(A run of records)

▽

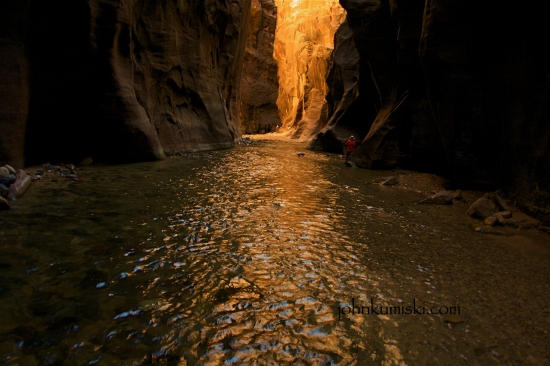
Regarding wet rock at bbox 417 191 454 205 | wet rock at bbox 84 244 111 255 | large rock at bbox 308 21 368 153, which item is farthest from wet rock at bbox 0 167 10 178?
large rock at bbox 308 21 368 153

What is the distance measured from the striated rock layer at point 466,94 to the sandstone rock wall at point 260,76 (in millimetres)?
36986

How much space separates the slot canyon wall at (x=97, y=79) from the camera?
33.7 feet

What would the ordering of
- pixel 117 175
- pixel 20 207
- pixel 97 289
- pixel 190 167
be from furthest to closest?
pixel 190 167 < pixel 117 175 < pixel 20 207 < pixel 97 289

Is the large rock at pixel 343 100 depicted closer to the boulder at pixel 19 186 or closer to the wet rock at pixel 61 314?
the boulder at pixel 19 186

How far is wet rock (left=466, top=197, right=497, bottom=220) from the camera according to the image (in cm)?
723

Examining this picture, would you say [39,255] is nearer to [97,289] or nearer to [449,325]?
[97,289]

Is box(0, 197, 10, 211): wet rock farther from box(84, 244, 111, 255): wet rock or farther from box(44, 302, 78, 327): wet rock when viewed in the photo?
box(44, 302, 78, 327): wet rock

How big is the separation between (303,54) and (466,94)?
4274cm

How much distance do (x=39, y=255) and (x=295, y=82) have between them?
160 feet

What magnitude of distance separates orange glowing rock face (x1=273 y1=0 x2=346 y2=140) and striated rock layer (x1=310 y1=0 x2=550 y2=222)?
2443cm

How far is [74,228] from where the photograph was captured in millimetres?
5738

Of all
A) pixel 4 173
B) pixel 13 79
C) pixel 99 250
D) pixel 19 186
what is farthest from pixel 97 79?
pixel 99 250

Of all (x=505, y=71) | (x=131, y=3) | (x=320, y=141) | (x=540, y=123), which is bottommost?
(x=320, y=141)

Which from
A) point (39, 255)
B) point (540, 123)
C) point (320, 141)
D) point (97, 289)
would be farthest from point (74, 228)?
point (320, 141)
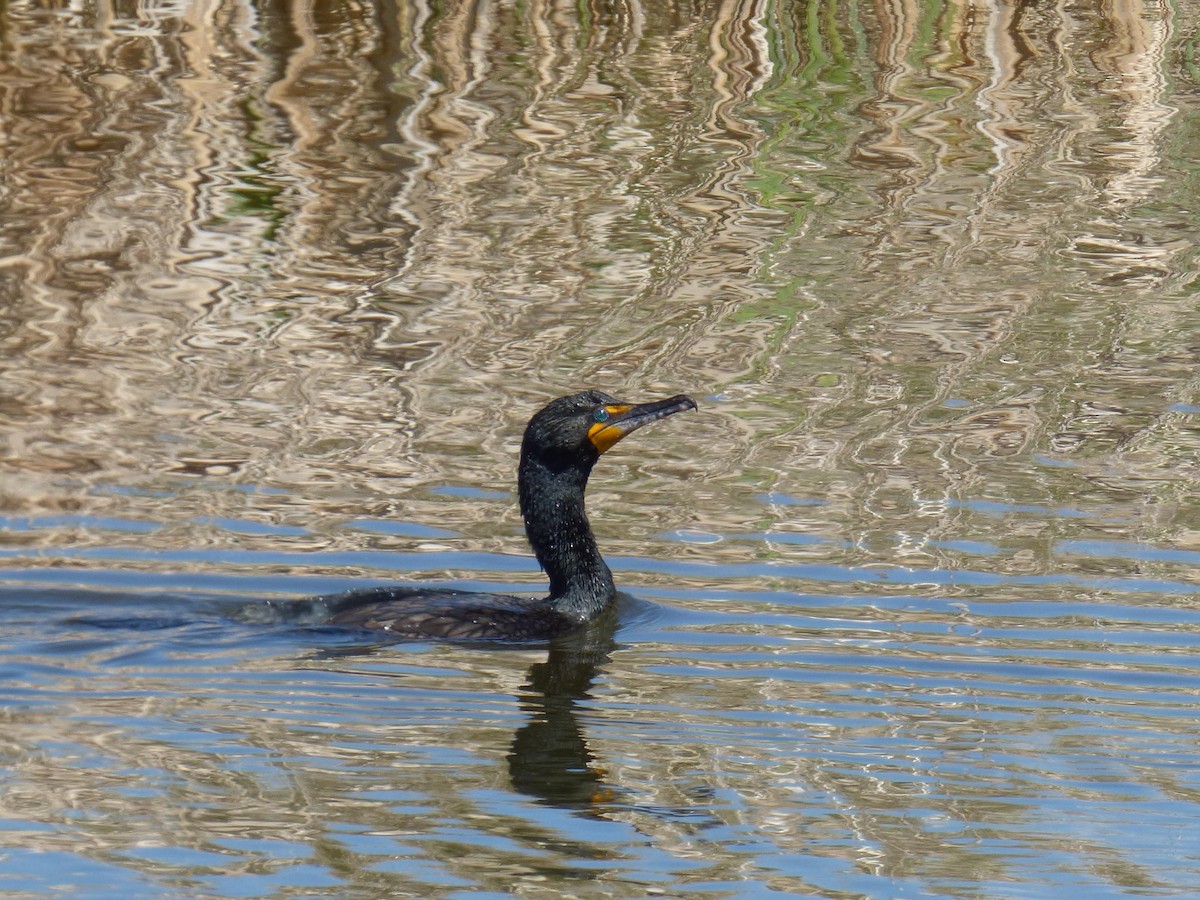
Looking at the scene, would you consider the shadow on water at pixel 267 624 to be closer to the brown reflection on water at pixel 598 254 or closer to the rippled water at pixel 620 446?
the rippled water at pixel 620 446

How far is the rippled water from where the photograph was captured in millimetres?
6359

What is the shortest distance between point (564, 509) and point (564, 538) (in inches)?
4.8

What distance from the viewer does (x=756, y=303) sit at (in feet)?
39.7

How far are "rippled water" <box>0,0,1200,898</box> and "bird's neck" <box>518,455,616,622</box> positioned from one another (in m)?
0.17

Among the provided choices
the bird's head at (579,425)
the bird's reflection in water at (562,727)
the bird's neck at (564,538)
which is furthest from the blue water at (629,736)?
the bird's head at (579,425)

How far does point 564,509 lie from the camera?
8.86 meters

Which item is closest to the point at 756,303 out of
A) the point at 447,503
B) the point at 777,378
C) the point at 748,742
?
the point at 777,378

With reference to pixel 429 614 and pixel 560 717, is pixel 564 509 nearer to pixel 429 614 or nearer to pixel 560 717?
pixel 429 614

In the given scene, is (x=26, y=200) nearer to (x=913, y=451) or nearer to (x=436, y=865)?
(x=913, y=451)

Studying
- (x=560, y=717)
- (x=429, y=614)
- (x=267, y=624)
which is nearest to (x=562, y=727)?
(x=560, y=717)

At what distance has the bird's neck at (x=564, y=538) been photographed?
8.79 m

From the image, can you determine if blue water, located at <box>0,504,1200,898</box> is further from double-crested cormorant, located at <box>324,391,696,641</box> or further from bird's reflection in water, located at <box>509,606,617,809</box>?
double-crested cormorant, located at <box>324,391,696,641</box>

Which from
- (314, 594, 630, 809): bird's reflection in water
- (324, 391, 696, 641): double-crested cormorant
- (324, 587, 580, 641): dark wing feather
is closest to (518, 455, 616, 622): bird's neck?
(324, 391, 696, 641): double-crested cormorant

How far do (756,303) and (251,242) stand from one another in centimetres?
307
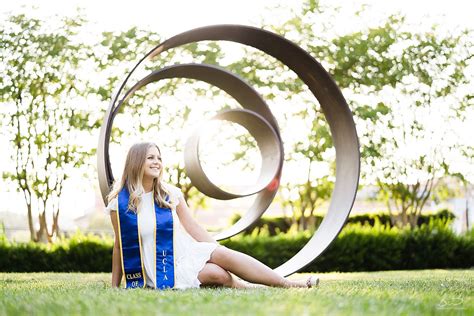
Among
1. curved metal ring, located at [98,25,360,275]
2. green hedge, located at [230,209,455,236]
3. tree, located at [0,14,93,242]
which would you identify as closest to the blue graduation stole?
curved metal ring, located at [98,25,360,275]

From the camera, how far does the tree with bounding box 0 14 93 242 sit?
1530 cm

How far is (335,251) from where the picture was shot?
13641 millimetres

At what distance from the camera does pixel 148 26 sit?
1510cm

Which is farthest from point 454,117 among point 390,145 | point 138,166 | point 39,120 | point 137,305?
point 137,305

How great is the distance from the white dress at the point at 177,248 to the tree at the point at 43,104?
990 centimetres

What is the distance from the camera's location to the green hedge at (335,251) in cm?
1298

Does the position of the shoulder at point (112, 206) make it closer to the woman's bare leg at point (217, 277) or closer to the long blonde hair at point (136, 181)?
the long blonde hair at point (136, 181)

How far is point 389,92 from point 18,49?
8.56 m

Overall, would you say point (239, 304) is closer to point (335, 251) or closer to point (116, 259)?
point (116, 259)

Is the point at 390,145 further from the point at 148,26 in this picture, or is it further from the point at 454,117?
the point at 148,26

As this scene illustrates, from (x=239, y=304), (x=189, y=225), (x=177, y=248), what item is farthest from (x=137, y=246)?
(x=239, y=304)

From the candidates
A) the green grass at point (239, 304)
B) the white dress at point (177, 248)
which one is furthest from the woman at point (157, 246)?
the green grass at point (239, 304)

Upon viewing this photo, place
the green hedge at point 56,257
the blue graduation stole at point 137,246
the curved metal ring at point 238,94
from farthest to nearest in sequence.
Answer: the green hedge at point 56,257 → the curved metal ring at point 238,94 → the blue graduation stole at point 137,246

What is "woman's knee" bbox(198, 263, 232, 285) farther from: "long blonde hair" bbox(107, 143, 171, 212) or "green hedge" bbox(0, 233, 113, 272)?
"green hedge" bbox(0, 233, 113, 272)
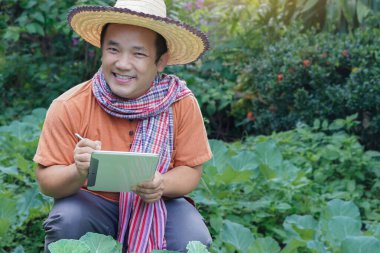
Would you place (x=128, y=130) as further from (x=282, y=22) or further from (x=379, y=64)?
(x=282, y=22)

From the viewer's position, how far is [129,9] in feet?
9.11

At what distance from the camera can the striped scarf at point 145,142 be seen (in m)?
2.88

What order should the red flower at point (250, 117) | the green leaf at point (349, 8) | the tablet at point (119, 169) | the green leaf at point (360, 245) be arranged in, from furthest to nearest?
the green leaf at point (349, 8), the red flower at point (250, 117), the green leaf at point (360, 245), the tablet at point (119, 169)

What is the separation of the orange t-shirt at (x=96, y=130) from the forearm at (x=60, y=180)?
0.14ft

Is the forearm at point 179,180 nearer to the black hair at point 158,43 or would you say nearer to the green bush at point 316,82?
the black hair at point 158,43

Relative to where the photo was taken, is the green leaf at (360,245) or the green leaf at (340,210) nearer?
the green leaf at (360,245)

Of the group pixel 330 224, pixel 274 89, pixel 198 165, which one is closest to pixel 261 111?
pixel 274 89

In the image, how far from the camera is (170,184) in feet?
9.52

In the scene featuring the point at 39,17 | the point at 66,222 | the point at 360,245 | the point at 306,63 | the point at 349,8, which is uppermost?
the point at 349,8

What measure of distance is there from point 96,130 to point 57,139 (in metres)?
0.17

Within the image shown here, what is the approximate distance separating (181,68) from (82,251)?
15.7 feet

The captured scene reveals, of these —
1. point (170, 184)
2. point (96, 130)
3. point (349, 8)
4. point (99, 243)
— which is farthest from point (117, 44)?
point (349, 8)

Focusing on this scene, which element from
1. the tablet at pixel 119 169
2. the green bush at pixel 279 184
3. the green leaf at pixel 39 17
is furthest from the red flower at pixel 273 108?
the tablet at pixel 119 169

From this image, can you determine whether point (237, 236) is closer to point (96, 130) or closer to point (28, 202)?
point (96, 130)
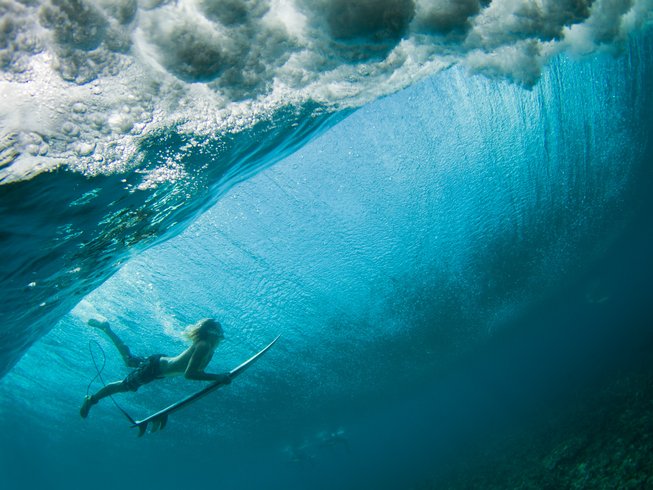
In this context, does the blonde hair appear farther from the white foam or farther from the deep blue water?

△

**Aim**
Locate the line containing "Is the forearm" in the material above, then repeat it and every later line exactly, with no pictures.

**Answer to this exercise**
Is the forearm at point 179,180 nearer to the black hair at point 158,43 or would you say nearer to the green bush at point 316,82?
the black hair at point 158,43

Relative to where the photo was taken, is the green leaf at (360,245) or the green leaf at (340,210) nearer?
the green leaf at (360,245)

Of the group pixel 330 224, pixel 274 89, pixel 198 165, which one is closest to pixel 261 111?
pixel 274 89

In the image, how far from the camera is (170,184) in feet?
9.52

In the scene featuring the point at 39,17 | the point at 66,222 | the point at 360,245 | the point at 306,63 | the point at 349,8, which is uppermost?
the point at 349,8

What measure of distance is there from point 96,130 to point 57,139 (in metres)?
0.17

Within the image shown here, what is the approximate distance separating (181,68) from (82,251)?
15.7 feet

The captured scene reveals, of these —
1. point (170, 184)
2. point (96, 130)
3. point (349, 8)
4. point (99, 243)
— which is farthest from point (117, 44)?
point (349, 8)

Focusing on this scene, which element from
1. the tablet at pixel 119 169
2. the green bush at pixel 279 184
3. the green leaf at pixel 39 17
is furthest from the red flower at pixel 273 108?
the tablet at pixel 119 169

From this image, can you determine whether point (237, 236) is closer to point (96, 130) or closer to point (28, 202)?
point (96, 130)
In this context, does the blonde hair appear farther from the white foam or farther from the deep blue water?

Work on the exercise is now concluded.